Thoughts on Holy Week

Some food for thought from Prof David Welbourn

As we find ourselves in Holy Week, leading up to events in the Christian Life with which we are familiar, but in circumstances which are anything other than familiar, I wanted to share a thought, which is particularly pertinent to us all at this time.

We run through the familiar events of Holy Week itself, with the highs and the lows tumbling one after the other.  We are privileged to know what comes next, yet each year there is new insight to be gained and fresh ways to understand the depth of pain and love God endures for our sake.

But this year, more than ever before we can place ourselves that much closer into the shoes of the disciples.  There is an inevitability about unfolding events, but we fail to understand why or how they will transpire.  There is a hope of real transformation onto which we can hold.  But there is fear and confusion and a stripping away of normality intermingled with that hope.  We anticipate the great festivals of faith, but have no idea how we will feel about the things we have lost, or the new understanding we will gain, or indeed the sudden loss of loved ones about whom our future plans were fashioned.
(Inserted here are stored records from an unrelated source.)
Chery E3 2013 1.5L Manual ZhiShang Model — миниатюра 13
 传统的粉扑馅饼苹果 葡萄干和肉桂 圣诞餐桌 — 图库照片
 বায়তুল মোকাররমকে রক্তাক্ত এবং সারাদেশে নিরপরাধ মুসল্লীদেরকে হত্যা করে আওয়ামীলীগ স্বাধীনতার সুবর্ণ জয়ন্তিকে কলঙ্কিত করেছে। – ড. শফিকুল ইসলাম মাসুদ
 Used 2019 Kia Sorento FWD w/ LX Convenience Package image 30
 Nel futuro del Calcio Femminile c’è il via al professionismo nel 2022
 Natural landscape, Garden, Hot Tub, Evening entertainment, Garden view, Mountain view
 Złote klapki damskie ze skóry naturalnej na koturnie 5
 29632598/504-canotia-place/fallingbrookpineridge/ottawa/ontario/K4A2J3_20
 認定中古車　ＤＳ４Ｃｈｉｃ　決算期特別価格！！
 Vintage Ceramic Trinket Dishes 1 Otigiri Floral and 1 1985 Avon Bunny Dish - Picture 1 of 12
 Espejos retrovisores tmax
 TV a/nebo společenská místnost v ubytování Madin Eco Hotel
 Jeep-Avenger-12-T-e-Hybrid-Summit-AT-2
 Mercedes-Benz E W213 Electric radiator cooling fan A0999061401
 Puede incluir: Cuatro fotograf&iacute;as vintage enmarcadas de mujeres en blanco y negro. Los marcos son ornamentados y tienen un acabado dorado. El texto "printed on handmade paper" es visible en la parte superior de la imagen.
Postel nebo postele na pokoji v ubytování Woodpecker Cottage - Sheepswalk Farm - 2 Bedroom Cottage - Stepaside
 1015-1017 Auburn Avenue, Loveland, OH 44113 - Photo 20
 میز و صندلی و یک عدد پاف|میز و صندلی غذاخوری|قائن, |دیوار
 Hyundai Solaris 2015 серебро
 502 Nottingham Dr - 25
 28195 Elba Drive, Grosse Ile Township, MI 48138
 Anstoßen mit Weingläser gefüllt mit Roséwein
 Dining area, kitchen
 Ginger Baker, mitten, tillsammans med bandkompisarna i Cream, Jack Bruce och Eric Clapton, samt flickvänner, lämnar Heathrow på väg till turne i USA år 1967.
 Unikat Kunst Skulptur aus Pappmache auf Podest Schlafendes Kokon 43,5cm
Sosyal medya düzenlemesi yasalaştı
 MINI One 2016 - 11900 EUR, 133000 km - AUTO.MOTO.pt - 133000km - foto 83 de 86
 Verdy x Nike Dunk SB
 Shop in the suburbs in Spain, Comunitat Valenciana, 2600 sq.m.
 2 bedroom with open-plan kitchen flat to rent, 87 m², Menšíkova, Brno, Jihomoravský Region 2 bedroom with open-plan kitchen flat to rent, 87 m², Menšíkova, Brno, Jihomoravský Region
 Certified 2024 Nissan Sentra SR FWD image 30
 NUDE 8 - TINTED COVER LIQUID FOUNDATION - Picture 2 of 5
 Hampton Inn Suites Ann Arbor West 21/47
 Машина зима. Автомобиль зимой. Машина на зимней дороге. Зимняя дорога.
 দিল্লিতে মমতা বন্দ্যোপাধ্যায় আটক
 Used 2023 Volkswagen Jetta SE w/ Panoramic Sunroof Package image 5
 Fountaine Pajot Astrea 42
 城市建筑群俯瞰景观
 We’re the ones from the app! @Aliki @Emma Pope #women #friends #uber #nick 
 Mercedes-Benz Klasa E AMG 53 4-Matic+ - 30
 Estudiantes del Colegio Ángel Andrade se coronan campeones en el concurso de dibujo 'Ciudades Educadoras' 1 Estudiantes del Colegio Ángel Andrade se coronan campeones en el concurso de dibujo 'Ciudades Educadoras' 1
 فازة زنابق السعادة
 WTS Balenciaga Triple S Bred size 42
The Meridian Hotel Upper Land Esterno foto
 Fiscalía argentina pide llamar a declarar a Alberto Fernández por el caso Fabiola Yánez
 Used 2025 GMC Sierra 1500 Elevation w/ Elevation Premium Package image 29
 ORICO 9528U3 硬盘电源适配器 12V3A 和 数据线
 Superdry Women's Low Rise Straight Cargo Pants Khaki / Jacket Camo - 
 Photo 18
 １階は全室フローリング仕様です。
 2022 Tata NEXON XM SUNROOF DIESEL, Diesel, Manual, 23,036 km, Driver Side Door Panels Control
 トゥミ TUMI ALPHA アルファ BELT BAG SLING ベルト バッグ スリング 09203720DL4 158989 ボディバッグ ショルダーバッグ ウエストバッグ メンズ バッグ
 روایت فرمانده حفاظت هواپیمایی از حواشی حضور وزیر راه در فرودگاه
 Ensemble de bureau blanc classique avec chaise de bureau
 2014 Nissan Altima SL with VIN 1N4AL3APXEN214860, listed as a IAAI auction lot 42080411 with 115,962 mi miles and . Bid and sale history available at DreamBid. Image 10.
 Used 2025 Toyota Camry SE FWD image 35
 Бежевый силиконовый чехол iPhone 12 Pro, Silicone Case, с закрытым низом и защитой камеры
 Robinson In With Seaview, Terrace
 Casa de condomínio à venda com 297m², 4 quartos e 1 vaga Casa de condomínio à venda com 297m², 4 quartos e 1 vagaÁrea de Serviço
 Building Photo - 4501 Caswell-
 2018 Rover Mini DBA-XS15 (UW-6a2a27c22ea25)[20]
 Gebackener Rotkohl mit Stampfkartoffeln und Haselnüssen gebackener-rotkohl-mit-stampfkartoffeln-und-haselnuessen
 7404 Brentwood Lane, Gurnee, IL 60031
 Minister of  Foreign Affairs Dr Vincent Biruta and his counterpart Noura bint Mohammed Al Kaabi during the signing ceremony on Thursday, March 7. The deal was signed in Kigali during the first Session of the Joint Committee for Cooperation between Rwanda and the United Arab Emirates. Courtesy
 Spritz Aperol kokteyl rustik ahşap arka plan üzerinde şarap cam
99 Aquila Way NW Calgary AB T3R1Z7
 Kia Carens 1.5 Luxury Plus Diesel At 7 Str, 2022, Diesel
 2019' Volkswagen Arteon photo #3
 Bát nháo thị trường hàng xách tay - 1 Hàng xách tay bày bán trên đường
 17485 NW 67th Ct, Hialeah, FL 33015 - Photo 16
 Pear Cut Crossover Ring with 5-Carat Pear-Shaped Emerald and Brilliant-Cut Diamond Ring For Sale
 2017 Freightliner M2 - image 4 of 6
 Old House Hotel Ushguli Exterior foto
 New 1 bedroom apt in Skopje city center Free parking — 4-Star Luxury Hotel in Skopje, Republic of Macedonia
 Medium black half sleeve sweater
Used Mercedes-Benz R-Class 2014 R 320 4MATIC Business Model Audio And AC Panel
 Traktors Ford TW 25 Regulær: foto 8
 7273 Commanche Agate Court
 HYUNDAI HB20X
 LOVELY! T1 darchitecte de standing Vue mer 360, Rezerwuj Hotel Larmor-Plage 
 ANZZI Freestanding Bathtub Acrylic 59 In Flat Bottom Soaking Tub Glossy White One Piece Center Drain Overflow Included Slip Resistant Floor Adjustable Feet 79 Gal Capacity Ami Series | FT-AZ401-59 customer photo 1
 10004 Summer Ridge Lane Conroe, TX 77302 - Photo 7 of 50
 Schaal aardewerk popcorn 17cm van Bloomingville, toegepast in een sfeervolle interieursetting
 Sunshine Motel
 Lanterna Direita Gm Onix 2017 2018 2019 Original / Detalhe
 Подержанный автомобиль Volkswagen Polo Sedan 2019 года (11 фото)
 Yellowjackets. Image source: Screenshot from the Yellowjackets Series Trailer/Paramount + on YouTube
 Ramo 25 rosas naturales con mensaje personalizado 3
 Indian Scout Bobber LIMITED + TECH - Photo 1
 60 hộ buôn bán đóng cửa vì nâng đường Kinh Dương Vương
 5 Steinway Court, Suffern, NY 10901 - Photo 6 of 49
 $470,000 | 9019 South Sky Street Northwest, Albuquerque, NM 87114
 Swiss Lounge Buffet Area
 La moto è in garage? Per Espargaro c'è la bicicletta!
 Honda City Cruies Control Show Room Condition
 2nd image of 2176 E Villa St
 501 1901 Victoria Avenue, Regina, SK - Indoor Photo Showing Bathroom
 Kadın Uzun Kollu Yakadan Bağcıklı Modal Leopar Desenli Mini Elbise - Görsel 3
When we look on the gospel story and we feel ourselves into the shoes of the disciples, we seek to make sense of each of their responses, by looking at the emergent story of their lives and relationship with Jesus as it has been told through previous chapters.  But maybe we have missed the reality that whatever their normality meant to them before the palm procession, the dislocation they were about to encounter was far from their normality.  Each responds in a unique way to the shattering of their lives.  For some, fear and anxiety marked the days to come, for Thomas it was withdrawal, for Peter, the need to find distraction in something approaching normality, for John it was that earth shattering moment of true belief as his fear to enter the grave was overcome by Peter breaking that moment, and the reality of the empty tomb slotting all his reflections into gear.

What will you learn afresh of the Easter story, as you confront it with more uncertainty and confusion than you have ever done before.

Just like the disciples who unexpectedly had to pick up the mantle of God’s work as they emerged from their Pentecost, what you personally, what we together, make of it, will shape the way we lead the transformation of the church forwards to overcome the shock which has reshaped normality, into a resurrected and redeemed world.